On June 30th, Nash tweeted that he was convinced that a small dedicated group of developers could together tweet about a new “hot” but entirely fictitious technology – he suggested a moniker “Infinidash” – and that within a week job advertisements would appear seeking developers deeply competent in that technology.

Within just three hours, excitement and gossip about Infinidash, a new "hyber-bus macro-container" available on Amazon's Web Services cloud infrastructure, was viral.

Amazon's chief technology officer, Werner Vogels, posted on Twitter about his excitement for a forthcoming Infinidash event. Training courses and books on the topic were announced.

Job adverts duly appeared: the messaging app company Signal tweeted its search for Infinidash developers. Microsoft actively sought engineers with no less than a minimum of five years of experience of Infinidash.

There was also a rumour that Amazon’s corporate lawyers had become concerned that some of its engineers had leaked company confidential information, before they realised the entire Twitter meme was a deliberate joke.

The software developer community braces itself for technology announcements each year on April 1st. One of the most renowned is Google's announcement back in 2013, of its new "Gmail Tap" product. The launch video (on YouTube) noted how awkward and clumsy keyboards can be, especially for mobile phones. Gmail Tap: https://www.youtube.com/watch?v=bzuK1mxVH7cThe new Gmail Tap technology therefore replaces a full keyboard with just two keys: the video challenges "what could be simpler than that?" Users are then expected to learn and use Morse code to enter text as dots and dashes: as the video notes, "A classic technology. Reinvented."

Trends

Investors and venture capitalists can struggle to evaluate the latest technology trends and ideas. One of the most famous joke pitches for investment was the presentation (available on YouTube), by actress Rachel Cherones at the 2012 VC Fundraising Club in Silicon Valley.

Given just two hours' preparation time by one of the organisers, she makes a charming pitch for a $500,000 investment for her start-up, ShareTheAir108.com. She proposes to use the investment to send a team of specialists worldwide to capture air samples. Her start-up will then sell bottled air, priced from $100 to $10,000 dependent on vintage and potency, from various exotic locations around the world, allowing you to experience travel without having to leave home.

Watching the audience react, it is by no means certain that everyone realises or appreciates the joke; you can judge for yourself. Share The Air: https://www.youtube.com/watch?v=wyrFWbGiGOc

Engineering terminology is frequently techno-babble to those mere mortals outside the clique, as if a dictionary had been struck by lightning.

Returning to Infinidash, developer Ellen Korbes tweeted her short YouTube video which explains to the uninitiated exactly what Infinidash actually is, and why it is such a tremendous breakthrough. Her quick tutorial may appear convincing but it is, of course, irresistible gibberish. Ellen Korbes: https://www.youtube.com/watch?v=ZQ16_xhZ-JA

Arguably, the first joke technospeak was written by postgraduate student John Quick way back in 1944 which he published in the student quarterly journal of the Institution of Electrical Engineers. In it, Quick gives a technical description of the "turbo-encabulator" , an entirely fictional device.

In May 1946, Time magazine featured the machine and reproduced his description, but had to reassure its extensive readership subsequently that it had not been taken in by the gag.

In 1997 Bud Haggart, an actor employed by car manufacturers in Detroit, complained that he frequently did not understand the scripts he was being asked to voice-over for corporate training videos. He persuaded his director and film crew to stay on after a commissioned shoot to record him presenting the turbo-encabulator. His presentation (on YouTube) is a historic tribute to engineering esotericism. Turbo-Encabulator: https://www.youtube.com/watch?v=Ac7G7xOG2Ag

So the next time a technology specialist pitches you a presentation, or seeks your investment, or tries to persuade you to purchase the latest must-have gadget, watch carefully to see whether they are managing to keep a straight-face. You may be surprised.

== == ==

→ **WORK ORDER 1**:
Reproduce the part of the article on technology hoaxes starting at "On June 30th, Nash" and ending at "infrastructure, was viral.".
→ **WORK ORDER 2**:
In the article on technology hoaxes, how much investment does Rachel Cherones ask for in her pitch for ShareTheAir108.com?

→ **RECORD EXCERPTS**:
== == ==

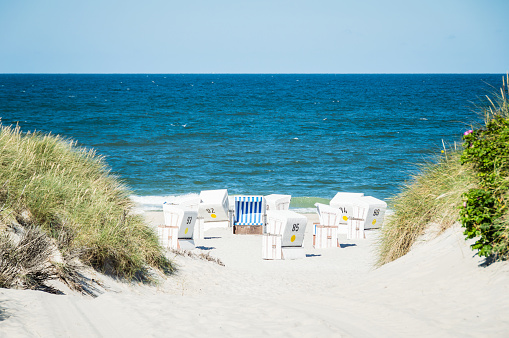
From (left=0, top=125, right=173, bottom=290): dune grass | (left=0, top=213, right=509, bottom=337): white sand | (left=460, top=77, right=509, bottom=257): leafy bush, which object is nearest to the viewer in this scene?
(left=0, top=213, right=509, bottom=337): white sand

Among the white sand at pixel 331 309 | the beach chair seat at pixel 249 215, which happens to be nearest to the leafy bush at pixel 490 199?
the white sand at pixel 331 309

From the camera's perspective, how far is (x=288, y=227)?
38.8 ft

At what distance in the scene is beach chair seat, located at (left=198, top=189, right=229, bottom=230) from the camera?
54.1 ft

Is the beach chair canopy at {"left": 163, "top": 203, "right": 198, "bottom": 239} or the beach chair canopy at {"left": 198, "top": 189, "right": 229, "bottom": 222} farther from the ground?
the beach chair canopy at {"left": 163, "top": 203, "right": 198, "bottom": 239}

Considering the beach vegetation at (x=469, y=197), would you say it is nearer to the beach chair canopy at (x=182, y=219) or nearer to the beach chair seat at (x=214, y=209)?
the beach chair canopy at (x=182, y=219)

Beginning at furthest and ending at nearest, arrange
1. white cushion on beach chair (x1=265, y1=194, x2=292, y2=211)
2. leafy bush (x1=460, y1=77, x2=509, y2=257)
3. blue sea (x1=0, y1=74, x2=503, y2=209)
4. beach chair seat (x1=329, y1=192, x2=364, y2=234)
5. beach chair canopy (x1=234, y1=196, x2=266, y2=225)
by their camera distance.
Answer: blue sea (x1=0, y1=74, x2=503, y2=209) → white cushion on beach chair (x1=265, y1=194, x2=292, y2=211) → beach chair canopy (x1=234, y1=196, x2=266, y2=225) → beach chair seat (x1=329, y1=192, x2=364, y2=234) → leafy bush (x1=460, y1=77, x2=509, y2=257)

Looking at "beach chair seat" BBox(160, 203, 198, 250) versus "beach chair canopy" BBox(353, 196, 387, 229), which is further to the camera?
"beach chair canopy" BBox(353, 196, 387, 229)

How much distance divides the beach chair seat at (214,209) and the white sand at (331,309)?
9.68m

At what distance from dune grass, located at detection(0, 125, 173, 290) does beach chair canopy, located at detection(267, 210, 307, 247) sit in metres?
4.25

== == ==

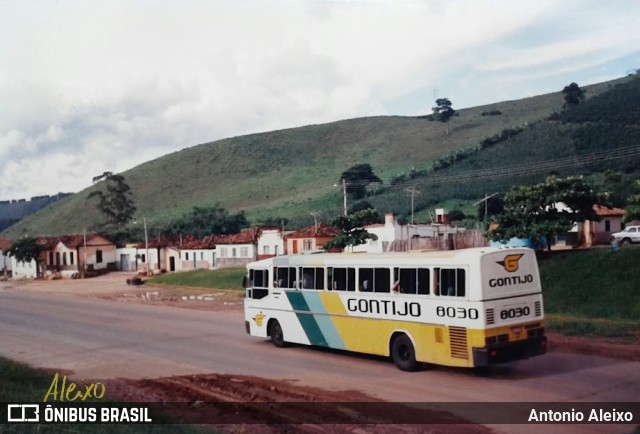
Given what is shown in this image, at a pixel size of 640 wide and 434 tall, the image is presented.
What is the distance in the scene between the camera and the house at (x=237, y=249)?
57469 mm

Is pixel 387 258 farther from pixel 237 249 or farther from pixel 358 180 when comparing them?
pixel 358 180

== == ==

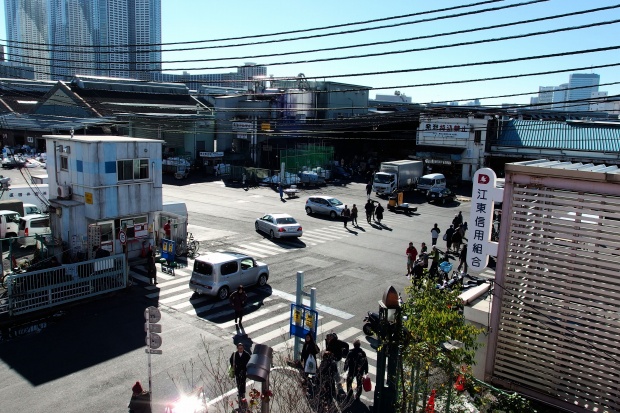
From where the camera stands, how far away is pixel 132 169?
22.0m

== == ==

→ **TASK SOLUTION 1**:
On June 30th, Nash tweeted that he was convinced that a small dedicated group of developers could together tweet about a new “hot” but entirely fictitious technology – he suggested a moniker “Infinidash” – and that within a week job advertisements would appear seeking developers deeply competent in that technology.

Within just three hours, excitement and gossip about Infinidash, a new "hyber-bus macro-container" available on Amazon's Web Services cloud infrastructure, was viral.

→ **TASK SOLUTION 2**:
$500,000